BEGIN Page extract

I have posted before–several times–about the anti-democratic elements of the Electoral College. Whatever its origins–whether, as some scholars insist, it was a concession to the slave states, or as defenders contend, it was an effort to give added electoral heft to smaller states–it hasn’t just outlived its initial purpose. It now undermines democracy and national unity.

There is ample evidence that the Electoral College advantages white rural voters–substantially. Research suggests that every rural vote is worth one and a third of every urban vote. Small states already have an advantage by virtue of the fact that every state–no matter how thinly or densely populated–has two Senators.

A recent column from the New York Times emphasizes these disproportions, and points to other, under-appreciated elements of the Electoral College system.These paragraphs outline the crux of the problem

The Electoral College as it functions today is the most glaring reminder of many that our democracy is not fair, not equal and not representative. No other advanced democracy in the world uses anything like it, and for good reason. The election, as Mr. Trump would say — though not for the right reasons — is rigged.

END Page extract
BEGIN Records

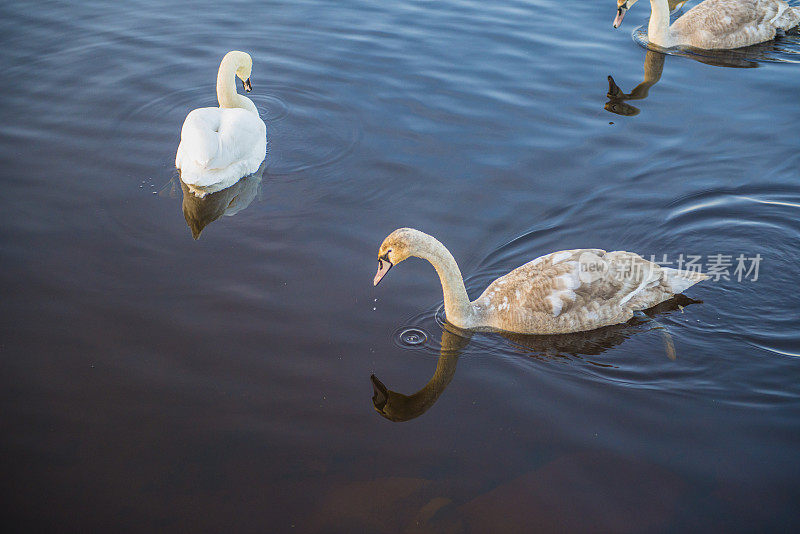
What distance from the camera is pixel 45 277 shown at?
7.50 m

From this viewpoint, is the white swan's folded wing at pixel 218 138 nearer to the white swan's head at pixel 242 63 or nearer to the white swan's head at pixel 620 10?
the white swan's head at pixel 242 63

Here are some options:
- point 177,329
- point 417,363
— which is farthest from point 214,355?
A: point 417,363

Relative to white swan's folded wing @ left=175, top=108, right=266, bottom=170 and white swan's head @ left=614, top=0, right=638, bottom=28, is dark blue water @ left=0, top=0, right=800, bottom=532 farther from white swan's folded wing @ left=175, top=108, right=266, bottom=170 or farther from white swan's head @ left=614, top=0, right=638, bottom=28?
white swan's head @ left=614, top=0, right=638, bottom=28

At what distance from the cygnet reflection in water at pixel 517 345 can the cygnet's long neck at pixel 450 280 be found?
14 centimetres

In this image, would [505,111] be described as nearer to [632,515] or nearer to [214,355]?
[214,355]

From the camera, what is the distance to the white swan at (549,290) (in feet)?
21.6

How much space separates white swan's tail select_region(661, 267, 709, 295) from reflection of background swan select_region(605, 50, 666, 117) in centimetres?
426

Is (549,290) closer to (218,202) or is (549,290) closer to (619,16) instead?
(218,202)

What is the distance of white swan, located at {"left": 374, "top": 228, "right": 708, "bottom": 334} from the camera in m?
6.60

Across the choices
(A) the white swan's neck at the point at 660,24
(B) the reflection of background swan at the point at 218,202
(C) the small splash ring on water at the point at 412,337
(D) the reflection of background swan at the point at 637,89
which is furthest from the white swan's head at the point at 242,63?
(A) the white swan's neck at the point at 660,24

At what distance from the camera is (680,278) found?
698 cm

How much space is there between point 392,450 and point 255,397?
1.25 m

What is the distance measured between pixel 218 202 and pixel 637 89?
6.62 metres

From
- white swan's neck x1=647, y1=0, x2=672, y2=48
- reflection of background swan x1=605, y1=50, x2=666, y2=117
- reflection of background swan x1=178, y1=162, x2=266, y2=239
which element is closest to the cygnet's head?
reflection of background swan x1=178, y1=162, x2=266, y2=239
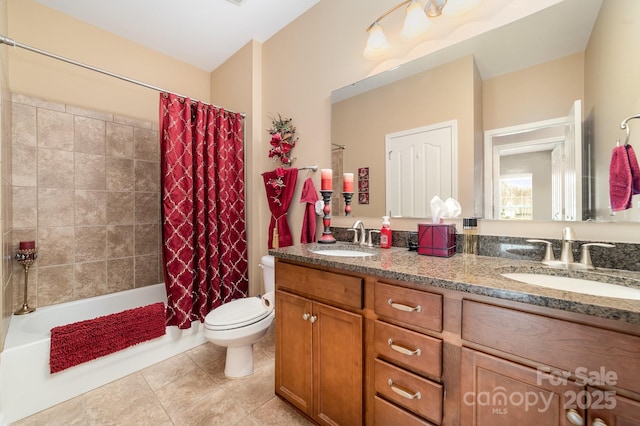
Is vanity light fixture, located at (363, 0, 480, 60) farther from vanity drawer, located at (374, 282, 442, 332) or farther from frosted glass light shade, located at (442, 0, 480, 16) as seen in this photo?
vanity drawer, located at (374, 282, 442, 332)

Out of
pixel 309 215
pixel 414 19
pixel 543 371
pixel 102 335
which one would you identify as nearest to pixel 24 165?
pixel 102 335

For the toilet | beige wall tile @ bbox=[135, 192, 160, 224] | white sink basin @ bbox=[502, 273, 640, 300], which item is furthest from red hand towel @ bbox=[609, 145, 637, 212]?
beige wall tile @ bbox=[135, 192, 160, 224]

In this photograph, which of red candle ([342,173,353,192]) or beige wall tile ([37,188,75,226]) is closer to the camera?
red candle ([342,173,353,192])

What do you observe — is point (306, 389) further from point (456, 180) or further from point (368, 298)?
point (456, 180)

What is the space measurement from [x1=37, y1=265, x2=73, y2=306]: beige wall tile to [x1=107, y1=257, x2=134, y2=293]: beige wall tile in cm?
24

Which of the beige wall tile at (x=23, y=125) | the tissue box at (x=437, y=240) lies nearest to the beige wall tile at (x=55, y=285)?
the beige wall tile at (x=23, y=125)

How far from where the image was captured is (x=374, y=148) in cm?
165

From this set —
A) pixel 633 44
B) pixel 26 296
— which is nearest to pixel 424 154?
pixel 633 44

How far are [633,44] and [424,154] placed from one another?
79 cm

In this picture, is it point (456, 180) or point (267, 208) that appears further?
point (267, 208)

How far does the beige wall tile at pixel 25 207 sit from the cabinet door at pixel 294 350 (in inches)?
78.1

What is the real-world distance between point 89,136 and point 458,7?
2730mm

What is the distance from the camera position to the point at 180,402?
1468 mm

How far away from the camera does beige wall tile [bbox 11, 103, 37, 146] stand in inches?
71.2
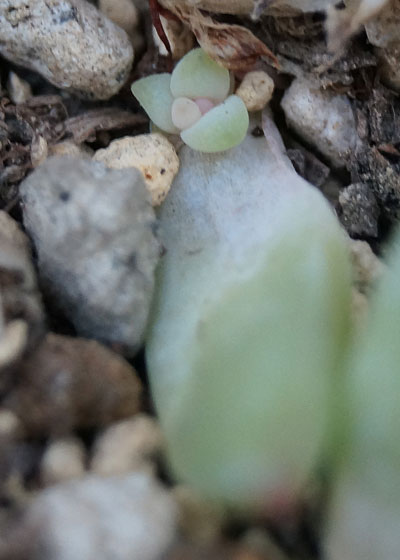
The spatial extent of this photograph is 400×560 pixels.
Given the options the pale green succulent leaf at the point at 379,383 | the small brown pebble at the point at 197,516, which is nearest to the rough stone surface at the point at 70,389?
the small brown pebble at the point at 197,516

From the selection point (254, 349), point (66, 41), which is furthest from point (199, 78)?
point (254, 349)

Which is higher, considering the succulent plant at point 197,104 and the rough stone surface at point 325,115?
the rough stone surface at point 325,115

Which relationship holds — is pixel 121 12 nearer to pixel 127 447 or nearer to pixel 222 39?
pixel 222 39

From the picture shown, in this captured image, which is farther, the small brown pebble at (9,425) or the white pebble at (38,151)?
the white pebble at (38,151)

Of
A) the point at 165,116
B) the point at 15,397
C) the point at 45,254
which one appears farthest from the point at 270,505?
the point at 165,116

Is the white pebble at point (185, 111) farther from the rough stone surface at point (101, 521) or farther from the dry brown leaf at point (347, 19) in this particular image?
the rough stone surface at point (101, 521)

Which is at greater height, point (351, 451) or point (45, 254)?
point (351, 451)

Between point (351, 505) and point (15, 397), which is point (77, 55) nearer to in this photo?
point (15, 397)
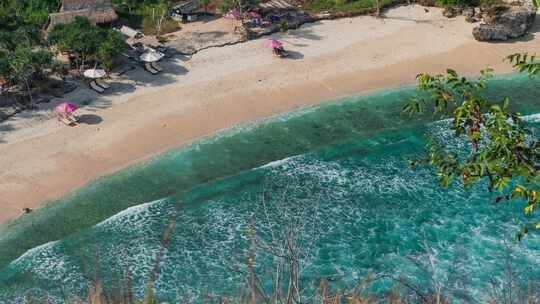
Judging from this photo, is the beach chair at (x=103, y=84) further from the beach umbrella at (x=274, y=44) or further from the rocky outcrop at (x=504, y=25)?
the rocky outcrop at (x=504, y=25)

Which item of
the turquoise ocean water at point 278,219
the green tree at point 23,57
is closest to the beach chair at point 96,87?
the green tree at point 23,57

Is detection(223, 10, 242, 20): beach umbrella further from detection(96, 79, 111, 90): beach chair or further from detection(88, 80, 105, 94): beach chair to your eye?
detection(88, 80, 105, 94): beach chair

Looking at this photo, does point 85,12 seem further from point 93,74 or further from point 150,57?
point 93,74

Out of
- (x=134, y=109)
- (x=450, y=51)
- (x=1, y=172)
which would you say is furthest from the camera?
(x=450, y=51)

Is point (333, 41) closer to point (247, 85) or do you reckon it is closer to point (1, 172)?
point (247, 85)

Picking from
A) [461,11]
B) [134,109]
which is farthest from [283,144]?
[461,11]

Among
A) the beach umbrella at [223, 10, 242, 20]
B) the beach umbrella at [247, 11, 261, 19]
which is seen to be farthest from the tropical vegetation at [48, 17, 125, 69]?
the beach umbrella at [247, 11, 261, 19]
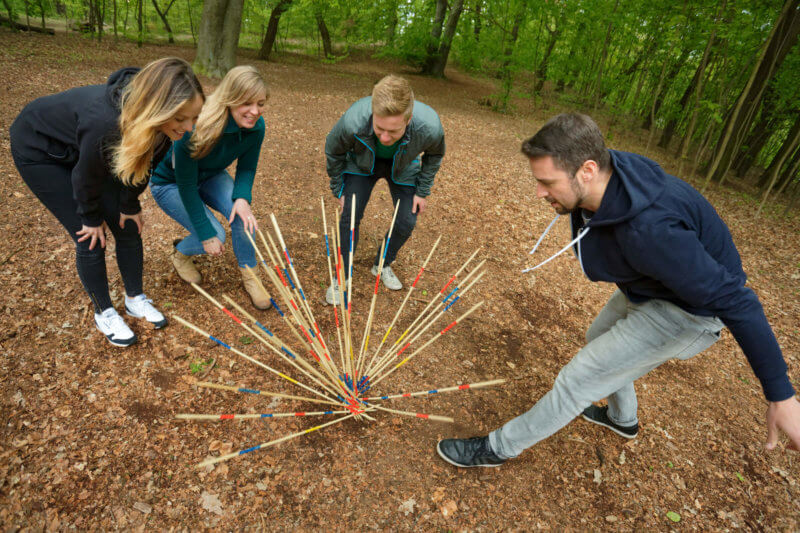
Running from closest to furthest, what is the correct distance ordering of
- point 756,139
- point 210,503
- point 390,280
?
point 210,503, point 390,280, point 756,139

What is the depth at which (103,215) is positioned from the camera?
198cm

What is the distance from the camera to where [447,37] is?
11188 millimetres

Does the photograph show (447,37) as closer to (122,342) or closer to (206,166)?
(206,166)

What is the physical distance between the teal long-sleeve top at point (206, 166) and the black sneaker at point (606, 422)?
8.64 feet

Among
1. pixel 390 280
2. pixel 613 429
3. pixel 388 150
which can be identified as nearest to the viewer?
pixel 613 429

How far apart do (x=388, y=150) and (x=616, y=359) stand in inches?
70.3

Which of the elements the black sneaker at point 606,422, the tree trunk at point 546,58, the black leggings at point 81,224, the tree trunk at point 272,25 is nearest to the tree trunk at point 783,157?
the tree trunk at point 546,58

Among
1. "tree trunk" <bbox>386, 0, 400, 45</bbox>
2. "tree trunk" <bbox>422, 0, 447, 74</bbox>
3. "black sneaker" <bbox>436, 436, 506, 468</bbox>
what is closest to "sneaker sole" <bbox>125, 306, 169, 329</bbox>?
"black sneaker" <bbox>436, 436, 506, 468</bbox>

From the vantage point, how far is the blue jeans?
2.41 m

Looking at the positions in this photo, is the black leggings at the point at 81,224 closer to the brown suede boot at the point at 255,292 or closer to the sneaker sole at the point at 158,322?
the sneaker sole at the point at 158,322

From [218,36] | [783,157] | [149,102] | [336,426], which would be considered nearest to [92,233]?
[149,102]

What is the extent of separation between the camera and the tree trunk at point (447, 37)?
1066 cm

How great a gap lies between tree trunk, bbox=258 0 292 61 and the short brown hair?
33.8 feet

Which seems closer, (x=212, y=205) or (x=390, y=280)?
(x=212, y=205)
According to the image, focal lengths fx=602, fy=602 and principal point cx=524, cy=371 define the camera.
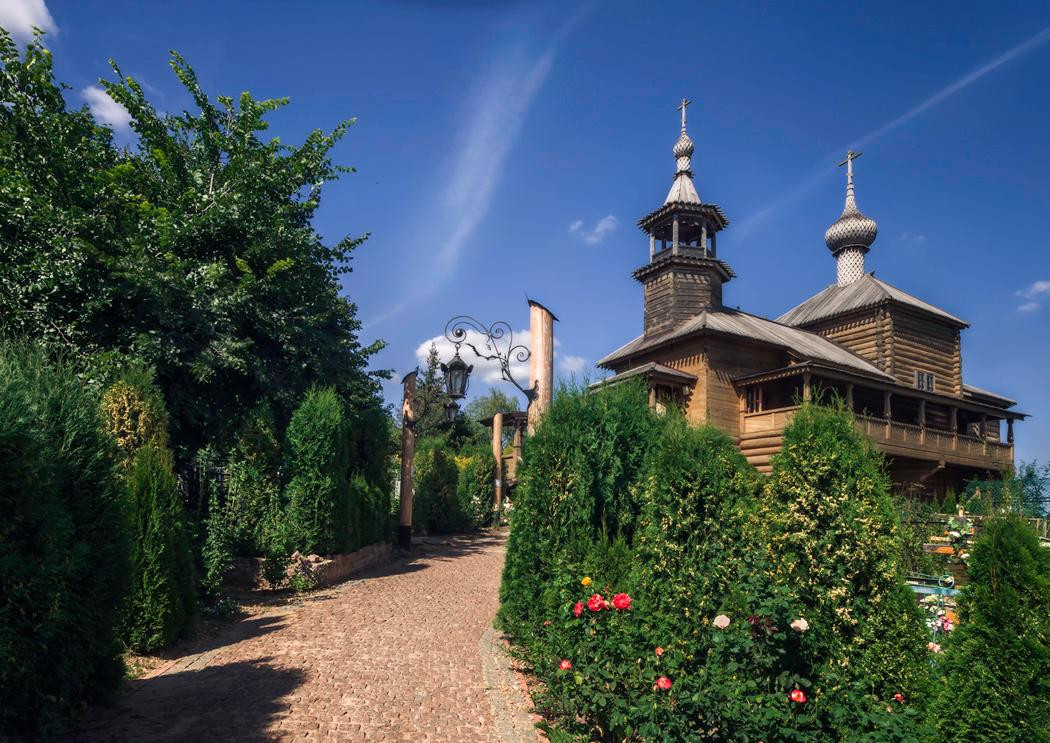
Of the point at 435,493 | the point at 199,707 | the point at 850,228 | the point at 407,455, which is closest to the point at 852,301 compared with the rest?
the point at 850,228

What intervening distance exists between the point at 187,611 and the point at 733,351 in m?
19.8

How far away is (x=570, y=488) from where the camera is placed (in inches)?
282

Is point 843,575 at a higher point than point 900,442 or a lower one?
lower

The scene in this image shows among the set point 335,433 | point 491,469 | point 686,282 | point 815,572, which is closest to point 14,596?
point 815,572

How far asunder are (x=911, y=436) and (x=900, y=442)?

END Records

• Problem 1
Decide whether each statement agrees with the Electoral College text. For each, answer yes or no and quote the words from the text that settle it.
(a) The text says research puts a rural vote at one and a third times the worth of an urban vote.
(b) The column the text cites was published in the Washington Post.
(c) The text says several other advanced democracies use a system like the Electoral College.
• Problem 2
Reproduce the Electoral College text word for word from "A recent column" to "reasons — is rigged.".

• Task response 1
(a) Yes: "Research suggests that every rural vote is worth one and a third of every urban vote."
(b) No: "A recent column from the New York Times emphasizes these disproportions"
(c) No: "No other advanced democracy in the world uses anything like it"

• Task response 2
A recent column from the New York Times emphasizes these disproportions, and points to other, under-appreciated elements of the Electoral College system.These paragraphs outline the crux of the problem

The Electoral College as it functions today is the most glaring reminder of many that our democracy is not fair, not equal and not representative. No other advanced democracy in the world uses anything like it, and for good reason. The election, as Mr. Trump would say — though not for the right reasons — is rigged.